I wrote down some notes and thoughts about the experiences.

This is the first part.

Install Rust on macOS X

$ curl –proto ‘=https’ –tlsv1.2 https://sh.rustup.rs -sSf | sh

The installation process was quite nice. Everything was quite smooth and fast ⚡️. Not quite sure if it was because I chose 1) which is the default installation.

In addition, the installation comes with local documentation which is really nice 👍.

$ rustup doc

Hello world!

Rust is an ahead-of-time compiled language, meaning you can compile a program and give the executable to someone else, and they can run it even without having Rust installed.

The first compilation took a bit of time, the following compilations were faster, even with the executable deleted from disk. The compilation must be incremental with some caching.

Shipped with cargo

The installation comes with cargo.

Cargo is Rust’s build system and package manager.

$ cargo new hello_cargo
$ cd hello_cargo

You’ll see that Cargo has generated two files and one directory for us: a Cargo.toml file and a src directory with a main.rs file inside.

It has also initialized a new Git repository along with a .gitignore file. Git files won’t be generated if you run cargo new within an existing Git repository; you can override this behavior by using cargo new –vcs=git.

As you can see the hello_cargo doesn’t have the git files because the folder is in side the repo of this notes.

The hello_cargo_vcs has the git files generated.

$ cargo new hello_cargo_vcs --vcs=git

note: I had to delete the ./git files otherwise git returns an error when adding files.

$ git add .
error: 'ch1/hello_cargo_vcs/' does not have a commit checked out
fatal: adding files failed
$ cargo build

Running cargo build for the first time also causes Cargo to create a new file at the top level: Cargo.lock. This file keeps track of the exact versions of dependencies in your project.

build + run

$ cargo run

Cargo figured out that the files hadn’t changed, so it just ran the binary. If you had modified your source code, Cargo would have rebuilt the project before running it,

Compile but doesn’t produce executable which makes this process faster.

$ cargo check

cargo check is much faster than cargo build, because it skips the step of producing an executable. If you’re continually checking your work while writing the code, using cargo check will speed up the process! As such, many Rustaceans run cargo check periodically as they write their program to make sure it compiles. Then they run cargo build when they’re ready to use the executable.

build: produces executable. check: doesn’t produce executable.

Key takeaways

Let’s recap what we’ve learned so far about Cargo:

  • We can build a project using cargo build.
  • We can build and run a project in one step using cargo run.
  • We can build a project without producing a binary to check for errors using cargo check.
  • Instead of saving the result of the build in the same directory as our code, Cargo stores it in the target/debug directory.
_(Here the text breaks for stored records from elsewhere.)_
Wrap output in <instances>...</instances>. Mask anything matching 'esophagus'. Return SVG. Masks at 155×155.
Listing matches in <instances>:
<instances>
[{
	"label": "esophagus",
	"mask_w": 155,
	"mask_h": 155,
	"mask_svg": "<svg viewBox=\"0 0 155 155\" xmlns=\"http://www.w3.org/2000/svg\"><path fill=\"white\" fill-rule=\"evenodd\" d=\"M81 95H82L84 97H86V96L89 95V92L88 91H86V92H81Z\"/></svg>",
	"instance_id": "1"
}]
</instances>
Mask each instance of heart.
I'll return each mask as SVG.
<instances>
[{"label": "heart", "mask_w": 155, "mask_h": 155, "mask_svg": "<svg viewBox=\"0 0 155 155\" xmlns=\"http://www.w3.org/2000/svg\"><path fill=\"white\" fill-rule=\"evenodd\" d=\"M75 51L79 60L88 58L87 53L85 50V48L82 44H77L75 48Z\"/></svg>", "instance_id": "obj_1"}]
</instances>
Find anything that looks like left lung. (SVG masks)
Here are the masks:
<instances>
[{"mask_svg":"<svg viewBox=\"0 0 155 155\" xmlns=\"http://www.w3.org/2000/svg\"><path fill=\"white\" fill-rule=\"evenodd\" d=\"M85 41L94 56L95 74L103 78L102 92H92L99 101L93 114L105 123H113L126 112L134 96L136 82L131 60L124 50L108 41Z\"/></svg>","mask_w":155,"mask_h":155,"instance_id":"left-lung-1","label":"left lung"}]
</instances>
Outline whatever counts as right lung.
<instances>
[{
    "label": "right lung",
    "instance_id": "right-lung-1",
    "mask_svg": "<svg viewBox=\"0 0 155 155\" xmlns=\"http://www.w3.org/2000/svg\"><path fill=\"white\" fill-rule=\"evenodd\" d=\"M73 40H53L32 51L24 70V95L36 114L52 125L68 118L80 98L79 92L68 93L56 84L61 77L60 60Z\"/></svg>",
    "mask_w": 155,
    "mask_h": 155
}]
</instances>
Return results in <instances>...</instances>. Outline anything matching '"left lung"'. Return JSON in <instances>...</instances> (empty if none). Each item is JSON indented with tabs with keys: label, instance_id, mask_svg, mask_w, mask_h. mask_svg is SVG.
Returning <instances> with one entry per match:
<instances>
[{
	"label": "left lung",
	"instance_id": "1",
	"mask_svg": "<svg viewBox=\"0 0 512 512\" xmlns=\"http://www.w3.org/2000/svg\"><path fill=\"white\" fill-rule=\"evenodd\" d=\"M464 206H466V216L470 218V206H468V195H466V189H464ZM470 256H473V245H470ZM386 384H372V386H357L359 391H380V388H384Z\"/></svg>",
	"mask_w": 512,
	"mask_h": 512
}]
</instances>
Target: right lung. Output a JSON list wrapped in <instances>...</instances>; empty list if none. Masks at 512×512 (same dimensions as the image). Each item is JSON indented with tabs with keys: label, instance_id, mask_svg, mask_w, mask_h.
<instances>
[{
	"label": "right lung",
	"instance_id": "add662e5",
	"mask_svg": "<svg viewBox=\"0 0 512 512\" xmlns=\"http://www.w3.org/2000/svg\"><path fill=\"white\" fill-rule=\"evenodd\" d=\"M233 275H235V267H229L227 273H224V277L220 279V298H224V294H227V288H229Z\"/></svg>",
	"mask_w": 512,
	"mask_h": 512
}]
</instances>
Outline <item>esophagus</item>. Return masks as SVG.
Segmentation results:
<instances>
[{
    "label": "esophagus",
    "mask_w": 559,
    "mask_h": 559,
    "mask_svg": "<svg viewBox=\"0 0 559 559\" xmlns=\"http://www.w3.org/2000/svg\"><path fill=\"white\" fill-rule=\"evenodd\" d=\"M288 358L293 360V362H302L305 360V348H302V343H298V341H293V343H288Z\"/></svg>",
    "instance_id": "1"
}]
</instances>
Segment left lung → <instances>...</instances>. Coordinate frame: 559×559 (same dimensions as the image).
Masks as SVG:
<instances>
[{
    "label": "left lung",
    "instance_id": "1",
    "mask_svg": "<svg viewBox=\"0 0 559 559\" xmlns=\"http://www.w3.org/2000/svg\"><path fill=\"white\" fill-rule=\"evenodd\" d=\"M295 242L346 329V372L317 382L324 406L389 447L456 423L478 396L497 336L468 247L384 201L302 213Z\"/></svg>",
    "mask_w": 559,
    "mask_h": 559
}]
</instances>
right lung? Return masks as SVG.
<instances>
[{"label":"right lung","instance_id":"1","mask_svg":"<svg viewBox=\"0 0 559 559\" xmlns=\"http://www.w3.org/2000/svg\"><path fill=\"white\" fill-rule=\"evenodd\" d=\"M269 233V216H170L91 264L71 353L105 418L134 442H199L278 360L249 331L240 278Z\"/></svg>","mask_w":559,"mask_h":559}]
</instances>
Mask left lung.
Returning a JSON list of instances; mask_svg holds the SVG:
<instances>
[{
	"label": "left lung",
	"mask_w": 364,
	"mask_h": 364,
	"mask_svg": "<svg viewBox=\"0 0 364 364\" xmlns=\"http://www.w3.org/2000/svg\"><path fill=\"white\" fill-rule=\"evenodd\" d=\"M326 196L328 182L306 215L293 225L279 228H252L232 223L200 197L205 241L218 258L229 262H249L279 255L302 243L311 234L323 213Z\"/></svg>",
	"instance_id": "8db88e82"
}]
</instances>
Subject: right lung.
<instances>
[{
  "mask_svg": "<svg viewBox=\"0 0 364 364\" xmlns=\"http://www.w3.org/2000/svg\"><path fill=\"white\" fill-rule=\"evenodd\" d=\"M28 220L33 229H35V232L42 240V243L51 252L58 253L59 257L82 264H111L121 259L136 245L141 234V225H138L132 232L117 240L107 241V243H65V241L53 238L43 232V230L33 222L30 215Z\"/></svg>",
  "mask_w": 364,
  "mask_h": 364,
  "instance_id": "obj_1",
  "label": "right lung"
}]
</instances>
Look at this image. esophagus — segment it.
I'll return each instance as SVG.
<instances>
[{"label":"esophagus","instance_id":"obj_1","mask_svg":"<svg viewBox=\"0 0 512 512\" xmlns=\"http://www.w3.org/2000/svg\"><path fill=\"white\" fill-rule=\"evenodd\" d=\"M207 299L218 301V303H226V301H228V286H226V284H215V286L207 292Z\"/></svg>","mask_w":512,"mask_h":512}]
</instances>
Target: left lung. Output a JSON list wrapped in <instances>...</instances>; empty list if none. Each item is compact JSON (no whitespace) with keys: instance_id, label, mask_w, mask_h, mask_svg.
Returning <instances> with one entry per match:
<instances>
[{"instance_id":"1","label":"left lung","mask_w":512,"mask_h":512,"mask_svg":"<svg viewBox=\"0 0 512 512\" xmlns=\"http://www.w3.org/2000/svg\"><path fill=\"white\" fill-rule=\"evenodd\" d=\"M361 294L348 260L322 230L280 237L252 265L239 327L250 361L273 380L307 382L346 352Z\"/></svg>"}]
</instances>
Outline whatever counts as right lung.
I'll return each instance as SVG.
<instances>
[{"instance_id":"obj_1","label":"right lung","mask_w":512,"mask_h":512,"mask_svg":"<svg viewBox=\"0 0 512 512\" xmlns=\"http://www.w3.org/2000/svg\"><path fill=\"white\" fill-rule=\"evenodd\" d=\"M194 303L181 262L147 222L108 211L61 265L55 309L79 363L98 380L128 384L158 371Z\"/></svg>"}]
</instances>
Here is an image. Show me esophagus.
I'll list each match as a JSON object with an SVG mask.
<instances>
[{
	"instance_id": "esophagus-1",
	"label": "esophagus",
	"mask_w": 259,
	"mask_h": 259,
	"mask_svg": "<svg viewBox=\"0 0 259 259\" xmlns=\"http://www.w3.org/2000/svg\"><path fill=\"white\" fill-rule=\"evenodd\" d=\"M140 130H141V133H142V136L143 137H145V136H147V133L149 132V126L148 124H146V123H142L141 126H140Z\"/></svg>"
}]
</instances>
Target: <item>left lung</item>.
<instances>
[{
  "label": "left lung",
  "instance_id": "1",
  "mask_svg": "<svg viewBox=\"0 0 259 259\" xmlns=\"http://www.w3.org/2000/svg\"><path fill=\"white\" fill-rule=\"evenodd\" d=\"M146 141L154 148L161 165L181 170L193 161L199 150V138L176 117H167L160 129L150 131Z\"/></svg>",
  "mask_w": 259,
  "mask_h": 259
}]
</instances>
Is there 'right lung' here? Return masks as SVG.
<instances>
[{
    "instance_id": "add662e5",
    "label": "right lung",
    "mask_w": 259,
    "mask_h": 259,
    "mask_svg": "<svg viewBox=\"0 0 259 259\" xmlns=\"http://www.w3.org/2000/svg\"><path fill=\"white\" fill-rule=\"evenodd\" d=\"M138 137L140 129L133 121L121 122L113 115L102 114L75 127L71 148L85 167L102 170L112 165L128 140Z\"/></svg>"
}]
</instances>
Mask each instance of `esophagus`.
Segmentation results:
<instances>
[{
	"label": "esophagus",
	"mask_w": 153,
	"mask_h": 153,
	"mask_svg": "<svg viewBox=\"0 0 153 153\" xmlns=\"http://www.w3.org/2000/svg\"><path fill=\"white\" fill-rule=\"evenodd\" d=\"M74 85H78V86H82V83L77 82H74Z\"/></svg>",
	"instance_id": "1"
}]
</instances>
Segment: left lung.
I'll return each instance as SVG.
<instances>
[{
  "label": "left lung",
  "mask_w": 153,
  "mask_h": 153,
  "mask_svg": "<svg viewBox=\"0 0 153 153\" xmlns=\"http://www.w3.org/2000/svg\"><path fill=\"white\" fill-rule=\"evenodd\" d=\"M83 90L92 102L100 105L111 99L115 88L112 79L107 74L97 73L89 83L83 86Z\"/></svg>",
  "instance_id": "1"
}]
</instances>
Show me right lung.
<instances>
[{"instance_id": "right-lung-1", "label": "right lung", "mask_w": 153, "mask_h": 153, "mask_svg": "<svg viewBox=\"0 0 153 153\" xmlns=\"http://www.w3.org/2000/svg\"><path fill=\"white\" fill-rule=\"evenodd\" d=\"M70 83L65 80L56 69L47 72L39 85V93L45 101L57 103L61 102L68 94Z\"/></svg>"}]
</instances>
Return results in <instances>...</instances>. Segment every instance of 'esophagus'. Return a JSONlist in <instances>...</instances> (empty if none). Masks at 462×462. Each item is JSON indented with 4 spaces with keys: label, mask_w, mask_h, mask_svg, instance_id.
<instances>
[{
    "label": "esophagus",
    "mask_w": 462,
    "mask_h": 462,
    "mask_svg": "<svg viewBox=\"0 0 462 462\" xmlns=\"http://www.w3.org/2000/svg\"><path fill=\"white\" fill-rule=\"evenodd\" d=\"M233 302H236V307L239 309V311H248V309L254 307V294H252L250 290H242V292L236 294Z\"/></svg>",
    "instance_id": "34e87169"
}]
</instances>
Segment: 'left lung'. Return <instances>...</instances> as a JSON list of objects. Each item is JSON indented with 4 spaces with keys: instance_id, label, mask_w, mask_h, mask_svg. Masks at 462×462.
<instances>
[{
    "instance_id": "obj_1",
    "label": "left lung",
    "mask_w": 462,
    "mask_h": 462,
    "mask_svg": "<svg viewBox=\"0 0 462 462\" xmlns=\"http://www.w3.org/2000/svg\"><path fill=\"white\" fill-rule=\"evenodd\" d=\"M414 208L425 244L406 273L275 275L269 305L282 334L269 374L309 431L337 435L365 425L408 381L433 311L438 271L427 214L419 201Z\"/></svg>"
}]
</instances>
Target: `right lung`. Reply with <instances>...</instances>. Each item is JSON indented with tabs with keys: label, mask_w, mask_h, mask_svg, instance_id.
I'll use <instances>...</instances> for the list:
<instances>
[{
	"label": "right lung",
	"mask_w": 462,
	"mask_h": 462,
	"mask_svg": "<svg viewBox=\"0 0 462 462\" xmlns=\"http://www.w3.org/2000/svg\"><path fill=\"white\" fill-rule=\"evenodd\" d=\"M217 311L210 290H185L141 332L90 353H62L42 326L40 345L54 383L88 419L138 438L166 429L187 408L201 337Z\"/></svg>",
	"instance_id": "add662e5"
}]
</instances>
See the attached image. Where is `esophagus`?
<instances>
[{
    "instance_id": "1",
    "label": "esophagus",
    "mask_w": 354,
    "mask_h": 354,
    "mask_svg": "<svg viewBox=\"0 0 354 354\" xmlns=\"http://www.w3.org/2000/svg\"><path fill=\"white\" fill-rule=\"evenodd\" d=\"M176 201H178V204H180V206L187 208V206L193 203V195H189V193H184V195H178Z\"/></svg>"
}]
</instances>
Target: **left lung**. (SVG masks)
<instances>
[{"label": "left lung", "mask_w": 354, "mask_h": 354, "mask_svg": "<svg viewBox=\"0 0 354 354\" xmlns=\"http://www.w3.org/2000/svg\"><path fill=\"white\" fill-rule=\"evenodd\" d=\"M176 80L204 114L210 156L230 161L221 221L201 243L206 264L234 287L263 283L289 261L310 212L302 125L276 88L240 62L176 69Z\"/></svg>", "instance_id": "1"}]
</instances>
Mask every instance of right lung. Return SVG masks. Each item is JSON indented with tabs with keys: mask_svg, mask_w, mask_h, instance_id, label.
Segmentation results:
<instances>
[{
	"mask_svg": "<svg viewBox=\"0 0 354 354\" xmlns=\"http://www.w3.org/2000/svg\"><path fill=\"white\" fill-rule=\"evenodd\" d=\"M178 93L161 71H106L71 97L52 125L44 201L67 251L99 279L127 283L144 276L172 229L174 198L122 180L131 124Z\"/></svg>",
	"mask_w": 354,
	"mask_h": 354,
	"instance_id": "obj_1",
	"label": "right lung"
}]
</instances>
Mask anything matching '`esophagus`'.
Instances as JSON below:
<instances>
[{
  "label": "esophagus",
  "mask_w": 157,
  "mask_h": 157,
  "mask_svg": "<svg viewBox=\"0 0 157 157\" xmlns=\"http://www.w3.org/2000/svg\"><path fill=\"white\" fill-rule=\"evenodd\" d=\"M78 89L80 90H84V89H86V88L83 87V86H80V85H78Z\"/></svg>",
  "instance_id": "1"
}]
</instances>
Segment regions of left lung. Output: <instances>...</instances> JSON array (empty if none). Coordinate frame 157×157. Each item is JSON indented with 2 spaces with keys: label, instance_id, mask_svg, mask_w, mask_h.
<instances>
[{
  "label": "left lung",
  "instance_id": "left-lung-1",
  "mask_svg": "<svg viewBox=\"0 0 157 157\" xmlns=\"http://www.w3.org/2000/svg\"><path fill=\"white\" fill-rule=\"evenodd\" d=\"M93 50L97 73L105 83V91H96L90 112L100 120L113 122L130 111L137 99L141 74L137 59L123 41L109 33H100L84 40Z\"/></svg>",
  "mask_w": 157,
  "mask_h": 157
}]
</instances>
An additional advantage of using Cargo is that the commands are the same no matter which operating system you’re working on.

Release

cargo build --release to compile it with optimizations.

This command will create an executable in target/release instead of target/debug. The optimizations make your Rust code run faster, but turning them on lengthens the time it takes for your program to compile. This is why there are two different profiles: one for development, when you want to rebuild quickly and often, and another for building the final program you’ll give to a user that won’t be rebuilt repeatedly and that will run as fast as possible. If you’re benchmarking your code’s running time, be sure to run cargo build –release and benchmark with the executable in target/release.